(Records from a data collection)
%%

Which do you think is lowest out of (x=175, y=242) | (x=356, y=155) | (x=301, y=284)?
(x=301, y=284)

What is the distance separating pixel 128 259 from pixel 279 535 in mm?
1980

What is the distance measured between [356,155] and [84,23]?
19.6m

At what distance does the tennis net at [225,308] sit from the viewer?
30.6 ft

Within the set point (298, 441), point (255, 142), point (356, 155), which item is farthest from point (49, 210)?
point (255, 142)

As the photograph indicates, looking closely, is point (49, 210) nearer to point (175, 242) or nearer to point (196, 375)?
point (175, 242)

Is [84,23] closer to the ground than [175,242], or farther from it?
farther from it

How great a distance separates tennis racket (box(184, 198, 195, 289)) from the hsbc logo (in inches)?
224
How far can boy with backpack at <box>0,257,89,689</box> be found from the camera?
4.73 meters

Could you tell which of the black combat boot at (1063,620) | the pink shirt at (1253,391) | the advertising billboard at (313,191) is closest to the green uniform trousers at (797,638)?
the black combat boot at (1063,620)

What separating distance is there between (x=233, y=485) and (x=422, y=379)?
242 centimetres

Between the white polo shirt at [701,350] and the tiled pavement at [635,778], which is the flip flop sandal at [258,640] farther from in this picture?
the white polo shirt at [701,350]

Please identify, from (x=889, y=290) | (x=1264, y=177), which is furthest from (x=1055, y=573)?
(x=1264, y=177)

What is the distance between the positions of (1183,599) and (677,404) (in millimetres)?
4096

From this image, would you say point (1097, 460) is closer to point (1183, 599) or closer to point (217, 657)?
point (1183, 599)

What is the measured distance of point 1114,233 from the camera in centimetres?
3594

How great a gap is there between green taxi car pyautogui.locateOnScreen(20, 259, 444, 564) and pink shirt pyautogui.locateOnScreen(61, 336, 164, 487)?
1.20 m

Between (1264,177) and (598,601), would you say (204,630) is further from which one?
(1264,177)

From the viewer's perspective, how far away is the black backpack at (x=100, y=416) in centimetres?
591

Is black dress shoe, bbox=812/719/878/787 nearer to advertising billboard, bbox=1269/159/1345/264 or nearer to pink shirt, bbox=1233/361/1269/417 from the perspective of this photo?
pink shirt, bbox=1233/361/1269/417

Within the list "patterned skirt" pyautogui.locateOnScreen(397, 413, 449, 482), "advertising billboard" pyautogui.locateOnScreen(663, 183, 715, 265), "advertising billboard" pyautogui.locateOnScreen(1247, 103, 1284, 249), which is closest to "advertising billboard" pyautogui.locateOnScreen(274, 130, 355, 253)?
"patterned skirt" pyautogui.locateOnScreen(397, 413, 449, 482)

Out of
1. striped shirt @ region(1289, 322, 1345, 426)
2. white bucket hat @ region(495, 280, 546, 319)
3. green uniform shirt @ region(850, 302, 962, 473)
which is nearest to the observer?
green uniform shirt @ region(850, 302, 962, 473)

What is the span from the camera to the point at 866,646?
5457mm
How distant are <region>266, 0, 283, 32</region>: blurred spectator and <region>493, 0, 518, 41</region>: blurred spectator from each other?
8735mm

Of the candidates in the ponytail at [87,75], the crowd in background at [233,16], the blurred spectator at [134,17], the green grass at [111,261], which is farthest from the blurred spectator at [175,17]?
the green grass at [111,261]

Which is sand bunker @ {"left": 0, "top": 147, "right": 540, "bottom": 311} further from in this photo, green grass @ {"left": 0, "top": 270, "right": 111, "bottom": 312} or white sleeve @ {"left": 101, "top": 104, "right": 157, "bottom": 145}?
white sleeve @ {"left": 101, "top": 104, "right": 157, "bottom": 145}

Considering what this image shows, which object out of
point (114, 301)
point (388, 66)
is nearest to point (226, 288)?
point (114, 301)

%%

__STATED PROBLEM__: Duplicate the listing above from its first line through the line holding "4.73 meters", inclusive.

__ANSWER TO THE PROBLEM__:
Which do you think is lowest out of (x=175, y=242) | (x=356, y=155) | (x=301, y=284)?
(x=301, y=284)

What is the distance separating pixel 128 259 from pixel 279 535 in mm?
1980

What is the distance measured between [356,155] and [84,23]?
19.6m

At what distance does the tennis net at [225,308] sit from the viewer?
30.6 ft

Within the set point (298, 441), point (255, 142), point (356, 155), which item is farthest from point (49, 210)?
point (255, 142)

As the photograph indicates, looking closely, is point (49, 210) nearer to point (175, 242) or nearer to point (196, 375)?
point (175, 242)

Is [84,23] closer to the ground than [175,242], or farther from it?
farther from it

How great a distance separates tennis racket (box(184, 198, 195, 289)) from the hsbc logo (in inches)?
224
How far can boy with backpack at <box>0,257,89,689</box> be found from the camera?
4.73 meters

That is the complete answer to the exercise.